Speed can be such an emotive issue – so many of the loudest voices seem to have an opinion on it.  Take away the emotion and political stance, though, and there is a simple case for changing our approach to speed. Physics and biology should be the main drivers. 

The faster you drive, the more difficult it is to avoid a serious collision. Driving faster means less time available to slow down or stop. In my all-time favourite road safety video, Professor Ian Johnston from Monash University shows how a little more speed can have a big impact. It’s a must-watch.

The faster you drive, the more likely you are to be killed or seriously injured in a collision. A study by Nilsson (2004) demonstrated that a 5% increase in average speed typically leads to a 10% increase in the number of injury crashes and, worse still, to a 20% increase in the number of fatal crashes.

Research by Wramborg (2005) found that, as speed increases above 30km/h (19mph), the risk of a pedestrian being killed in a collision increases sharply. Similarly, as speed rises above 70km/h (43mph), the risk of a vehicle occupant being killed in a head-on crash increases strongly. And, as speed rises above 50km/h (31mph), the risk of a vehicle occupant being killed in a side impact crash (at T-junctions, for example) increases dramatically. 

Because of this, setting speed limits should be based on safety and this requires a change to traditional methods.
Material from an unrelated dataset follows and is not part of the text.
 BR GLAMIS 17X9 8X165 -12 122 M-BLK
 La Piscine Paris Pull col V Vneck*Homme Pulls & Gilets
It is a crucial part of achieving our long-term goal of zero road deaths. 

Setting a speed limit based on safety means making sure that road users can survive the types of crashes which could occur on a route. So, where there are pedestrians and cyclists present, speeds need to be below 20mph. Where there are T-junctions, speeds need to be below 30mph. And, where there are no physical barriers between vehicles moving in opposite directions, speeds need to be below 40mph (fortunately, vehicle design has improved since 2005 so some ‘safe speeds’ might be a little higher – updating this research is necessary).

We also need to make sure that speed limits are credible among drivers, because we want drivers to willingly comply with them. We can design intuitive road environments so that speed limits appear reasonable to drivers, making it more likely that they will be observed. Intelligent Speed Assistance (ISA) should also help achieve even higher levels of compliance. 

There is no doubt that this is a tremendous challenge which would radically change how we approach speed, but it is the only way we will reach zero road deaths.